CONSIGNES DU PROBLÈME:
Traduisez en anglais, s'il vous plaît, cette phrase du texte fourni ci-dessous : « Chacune pourra bénéficier de sa rétribution équitablement, tant que la reconduction du statu quo se fera sans bruit. »
------ TEXTE FOURNI ------
Quant à la circonstance elle-même, elle est de double nature. Il y a le surmoi de courte échéance, celui qui couvrira le temps de la campagne électorale pour les présidentielles à venir. Circonscrit dans le temps donc, celui de se jouer de la crédulité de la grande masse des électeurs, pour calmer leurs ardeurs et les conditionner à se plier à la gigantesque fraude électorale qui se prépare. Pour accepter sans brancher la réélection de son altesse Janus ou un représentant de ses employeurs, dans le cas où Fakhamatouhou aurait consommé son impotence jusqu’à la lie. Parallèlement, il y a le surmoi des autres, ceux qui guettent obsessionnellement nos faux pas, pour trouver prétexte à notre recolonisation, face auxquels le système doit montrer patte blanche, même si sous les pieds la vermine a rangé tout polissage, l’essentiel est que cela ne se voie pas. Puisque les deux parties seront gagnantes dans l’affaire. Chacune pourra bénéficier de sa rétribution équitablement, tant que la reconduction du statu quo se fera sans bruit.

Saadani, n’avait pas seulement, à cette occasion, dévoilé le refoulé qui le tétanisé, mais l’avait presque vomi. Lâchant à la face de son analyste, sourdement, sans même avoir été convié : « le commandant suprême des Forces armées est conscient de ce qu’il fait, il a vu la nécessité de ces résolutions - entendre les trifouillages du remaniement du gouvernement et la restructuration de l’ANP et du DRS, qui ont fait couler stérilement un gisement d’encre à nos journalistes et politologues, formatés à la myopie critique des non-dits du système, dont il faut s’attendre prochainement à la même myopie consensuelle face au même trifouillage de la constitution qui se profile - et de poursuivre « … alors, il n'est pas nécessaire de relier tout ça à l'élection présidentielle prochaine et les comptes personnels. »
------ ENTRÉES AFFICHÉES ------
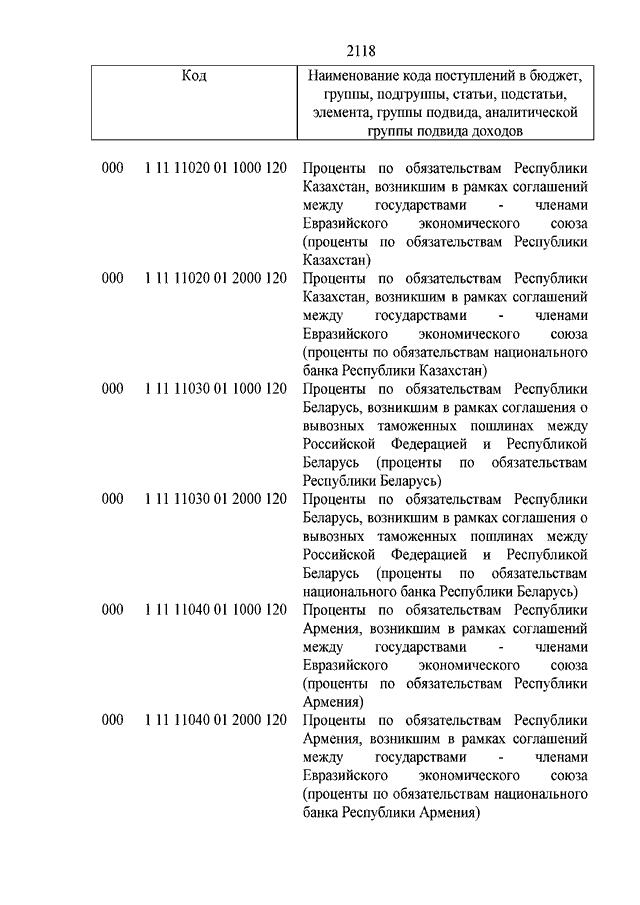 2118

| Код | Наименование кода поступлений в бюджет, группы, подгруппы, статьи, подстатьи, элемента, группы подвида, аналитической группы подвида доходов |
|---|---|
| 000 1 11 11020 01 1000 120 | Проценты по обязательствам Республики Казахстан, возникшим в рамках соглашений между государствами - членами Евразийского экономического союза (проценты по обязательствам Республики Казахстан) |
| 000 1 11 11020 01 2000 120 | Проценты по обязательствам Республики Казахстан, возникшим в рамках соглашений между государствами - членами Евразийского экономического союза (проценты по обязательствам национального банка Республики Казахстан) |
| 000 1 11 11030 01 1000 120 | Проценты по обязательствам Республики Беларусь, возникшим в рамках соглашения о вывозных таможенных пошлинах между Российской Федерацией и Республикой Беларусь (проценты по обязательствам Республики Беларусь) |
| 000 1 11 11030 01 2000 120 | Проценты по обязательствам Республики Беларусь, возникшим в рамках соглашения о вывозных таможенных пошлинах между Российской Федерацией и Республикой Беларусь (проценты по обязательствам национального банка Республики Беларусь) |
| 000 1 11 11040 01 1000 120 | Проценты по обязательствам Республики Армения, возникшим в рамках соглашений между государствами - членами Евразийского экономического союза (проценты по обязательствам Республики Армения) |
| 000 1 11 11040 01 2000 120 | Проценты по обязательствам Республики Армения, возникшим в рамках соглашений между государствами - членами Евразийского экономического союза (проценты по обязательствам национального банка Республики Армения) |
------
------ ENTRÉES AFFICHÉES ------
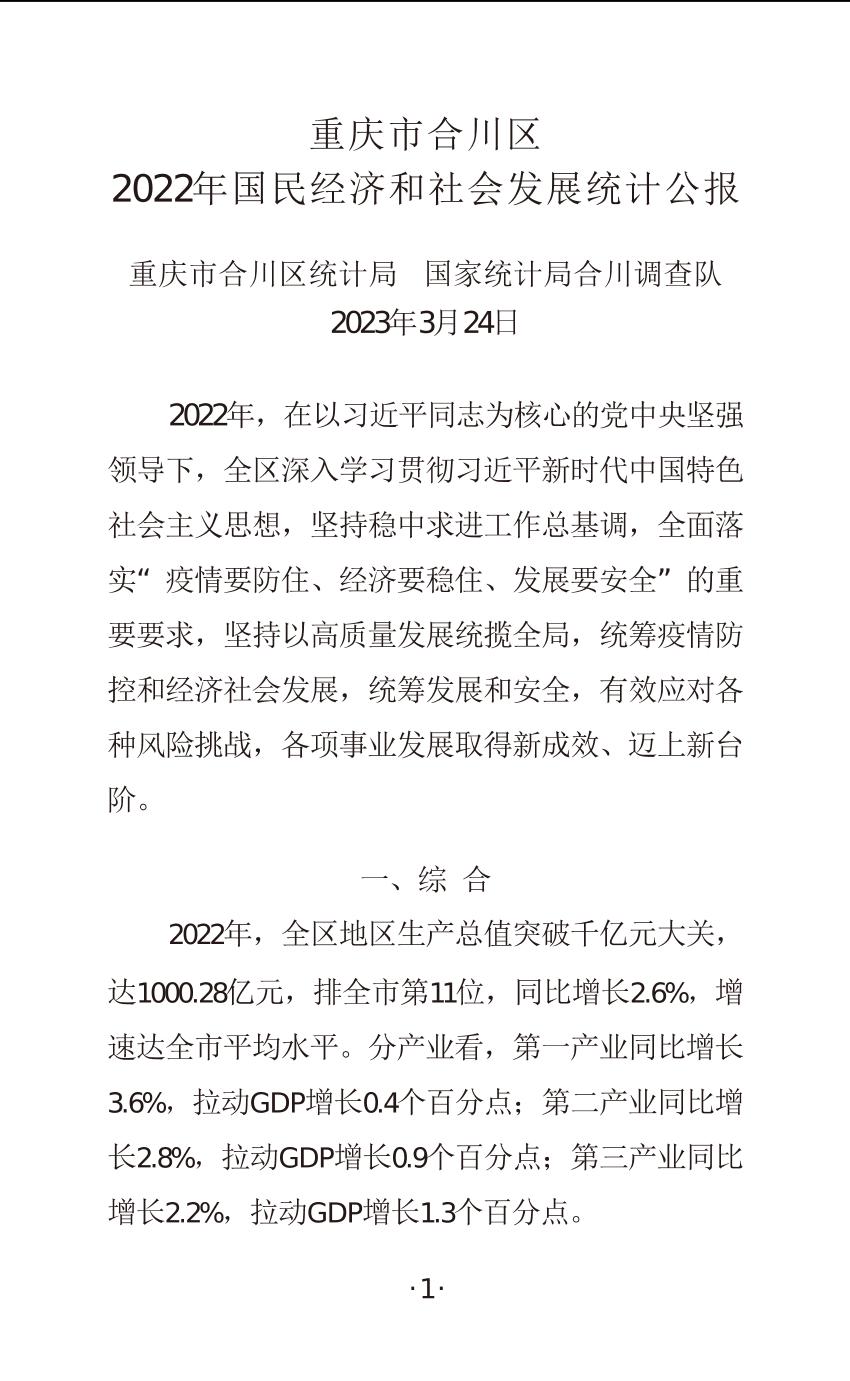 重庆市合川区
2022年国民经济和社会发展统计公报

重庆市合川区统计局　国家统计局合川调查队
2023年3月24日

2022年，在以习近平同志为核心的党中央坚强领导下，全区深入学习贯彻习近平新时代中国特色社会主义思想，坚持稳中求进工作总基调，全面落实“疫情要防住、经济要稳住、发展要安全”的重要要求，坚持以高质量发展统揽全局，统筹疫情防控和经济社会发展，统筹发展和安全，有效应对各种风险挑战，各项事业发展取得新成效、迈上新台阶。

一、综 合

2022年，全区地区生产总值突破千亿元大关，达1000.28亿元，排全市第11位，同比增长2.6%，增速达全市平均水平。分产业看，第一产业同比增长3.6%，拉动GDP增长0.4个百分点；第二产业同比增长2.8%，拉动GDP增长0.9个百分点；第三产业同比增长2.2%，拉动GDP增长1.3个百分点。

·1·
------
RÉPONSE:
Each will be able to receive its reward fairly, as long as the status quo is renewed without any fuss.